Like any scrape that turns into a scar, any good relationship that ends badly, like any major life experience, you can't be who you once were. Some days I crave the control I once had. But today I have the world's sweetest cat snoring on my lap, an amazing man sitting next to me, one who knew I was sick when we met and nevertheless chose to be my partner even if it means he has to do my dishes (his least favorite chore) every once in a while. And I have a new community, a community that says point blank "You don't deserve what's happening to you, your anger is legitimate, but you do deserve to be enveloped by happiness, support and love and we're going to give that to you."

We've partnered with Inspire, a company that builds and manages online support communities for patients and caregivers, on this patient-focused series. Once a month, patients affected by serious and often rare diseases share their unique stories.

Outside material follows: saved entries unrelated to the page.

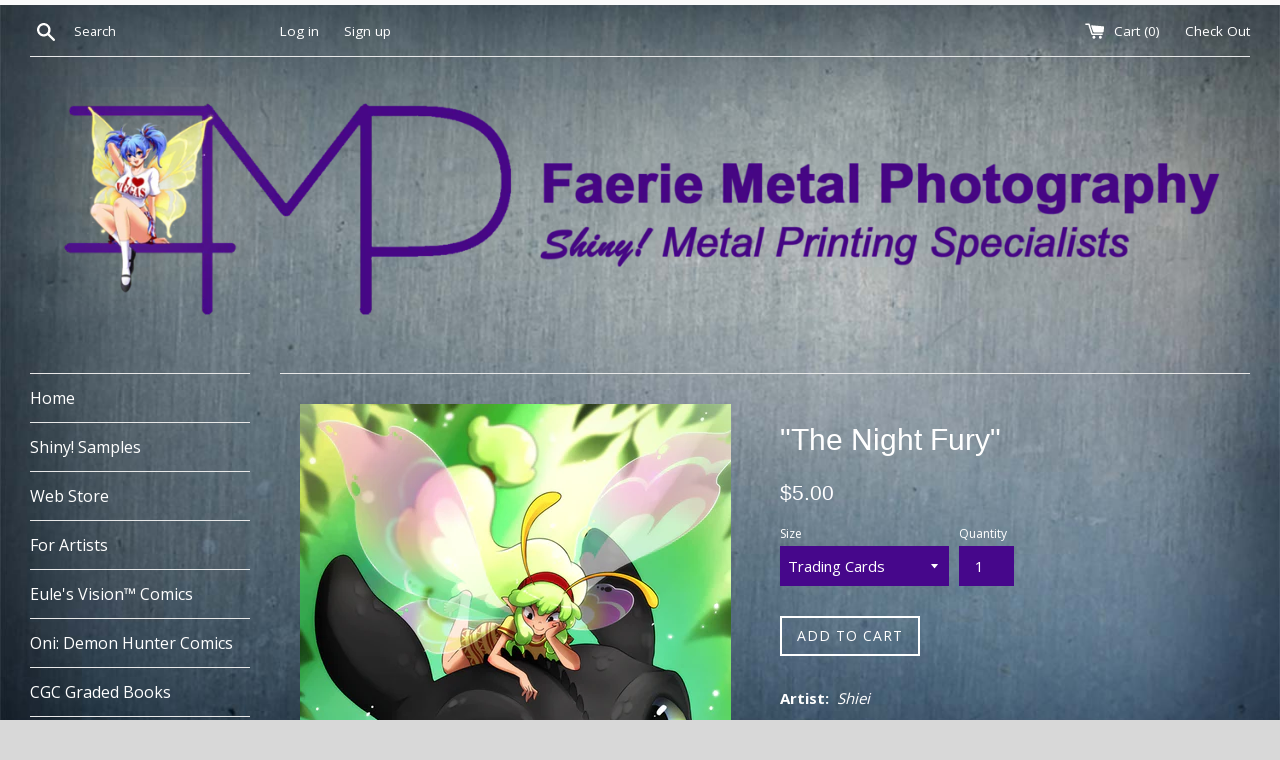

--- FILE ---
content_type: text/css
request_url: https://faeriemetal.com/cdn/shop/t/2/assets/custom.css?v=77579346163777102571542832454
body_size: -583
content:
body.template-password,body.template-password .mfp-wrap{background:#000}body.template-password .mfp-wrap #login_form input#Password,body.template-password .mfp-wrap #login_form label{color:#000!important}body{background:url(/cdn/shop/files/metal_bg.jpg?15741281660202119576) center no-repeat;background-attachment:fixed;background-size:cover}h1.site-header__site-name{font-size:4em;margin:30px auto!important;text-align:center}h1.site-header__site-name a{-webkit-text-shadow:0px 0px 5px rgba(254,255,157,.8);-moz-text-shadow:0px 0px 5px rgba(254,255,157,.8);text-shadow:0px 0px 5px rgba(254,255,157,.8)}.product.grid__item img{-webkit-box-shadow:0px 3px 10px 0px rgba(0,0,0,.75);-moz-box-shadow:0px 3px 10px 0px rgba(0,0,0,.75);box-shadow:0 3px 10px #000000bf}
/*# sourceMappingURL=/cdn/shop/t/2/assets/custom.css.map?v=77579346163777102571542832454 */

Emma Opitz is 24 years old and living in Western Massachusetts. Originally from Utah and Montana, she is the daughter of prominent pediatric geneticist John M. Opitz, MD, and fetal alcohol syndrome specialist Susan O. Lewin, MD. Emma has a degree in neuroscience from Hampshire College and currently works at an alternative school. She is active in her work on her Instagram for her project the Chronic Pain Portrait Project, a series of photographs about the places in her body she hurts the most every day, and her Tumblr about her illness, Left Not Abled. In her spare time she embroiders, a task that her best friend, Poppy the cat, loves to help with.